The Year is 1994 ...and a little bit 1995

Setelah telepon yang menentukan nasibku itu, di otakku mulai terbersit banyak hal. Bagaimana mengurus transkrip nilai, baik nilai FE maupun LIA. Untungnya di LIA aku mulai final test Intermediate 4, jadi pas dengan kenaikan tingkat. Nantinya untuk level Advance aku bisa lanjutkan di Jakarta. Bagaimana dengan uang kost yang kadung sudah dibayar setahun? kakak-kakak kosanku menyarankan untuk mengalihkannya ke mahasiswi lain yang membutuhkan. Namun ternyata ibu kos aku menolak. Belakangan aku mengetahui bahwa memang mengalihkan sewa ke orang lain tanpa persetujuan landlord termasuk hal yang dilarang dalam perjanjian sewa menyewa. Aku juga memikirkan pesta perpisahanku dengan teman-teman kampus, mau traktir mereka di mana, sampai rencana pulang menggunakan bus Damri yang belum pernah aku lakukan semenjak kuliah di Unila dan bolak balik Jakarta-Lampung. Banyak sekali hal-hal yang ingin kulakukan agar kepergianku dari Lampung agak memorable bagi teman-teman yang kutinggalkan.

Aku lupa berapa lama sejak telepon itu sampai hari H kepulanganku, yang jelas aku sudah menyelesaikan kursus di LIA dengan menitip pesan kepada bagian admin agar sertifikat kelulusanku diposkan ke Jakarta. Sepertinya tidak sampai seminggu, karena aku berencana untuk mengadakan farewell party di kampus pada hari Senin di minggu depannya. 

Tanpa disangka-sangka, pada Sabtu malam datang kakakku dengan pacarnya ke kosan aku. Tujuan mereka adalah menjemputku pulang. Ya Allah, bagaimana ini? aku belum berkemas, sementara mereka memaksa malam itu juga aku harus kembali ke Jakarta. Buyar sudah semua rencana yang aku susun, kakakku membantu aku mengepak semua barang-barang, sementara yang terlalu besar kami tinggalkan. Aku masih ingat malam itu dengan rasa segan dan takut, aku meminta izin kepada ibu kost untuk pulang, meminta maaf atas segala kesalahan dan terutama untuk pergi dari kosan malam-malam (jam 21.30). Ibu kosku diam saja, sementara bapak kos bahkan tidak mau melihatku. Dalam hati aku menyalahkan mamahku & mbak Fitri yang menjemput tanpa mengabarkan terlebih dahulu.

* DATA TERSIMPAN
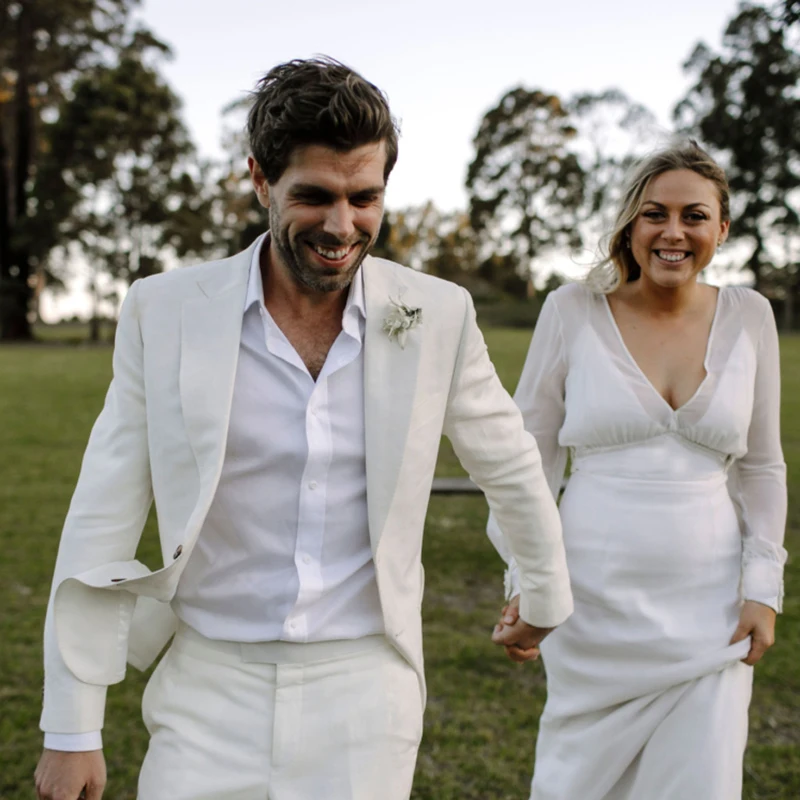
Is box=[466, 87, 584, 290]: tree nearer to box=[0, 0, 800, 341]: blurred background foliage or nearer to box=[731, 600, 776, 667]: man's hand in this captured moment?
box=[0, 0, 800, 341]: blurred background foliage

* YANG HARUS DIKERJAKAN
- a) Dalam cerita kepulangan dari Lampung, pukul berapa tokoh aku pergi dari kosan pada malam penjemputan?
- b) Kutip dengan tepat bagian cerita kepulangan dari Lampung, mulai dari "Tanpa disangka-sangka, pada" terus ke bawah sampai "mengabarkan terlebih dahulu.".

* HASIL TIAP TUGAS
- a) Pukul 21.30.

- b)
Tanpa disangka-sangka, pada Sabtu malam datang kakakku dengan pacarnya ke kosan aku. Tujuan mereka adalah menjemputku pulang. Ya Allah, bagaimana ini? aku belum berkemas, sementara mereka memaksa malam itu juga aku harus kembali ke Jakarta. Buyar sudah semua rencana yang aku susun, kakakku membantu aku mengepak semua barang-barang, sementara yang terlalu besar kami tinggalkan. Aku masih ingat malam itu dengan rasa segan dan takut, aku meminta izin kepada ibu kost untuk pulang, meminta maaf atas segala kesalahan dan terutama untuk pergi dari kosan malam-malam (jam 21.30). Ibu kosku diam saja, sementara bapak kos bahkan tidak mau melihatku. Dalam hati aku menyalahkan mamahku & mbak Fitri yang menjemput tanpa mengabarkan terlebih dahulu.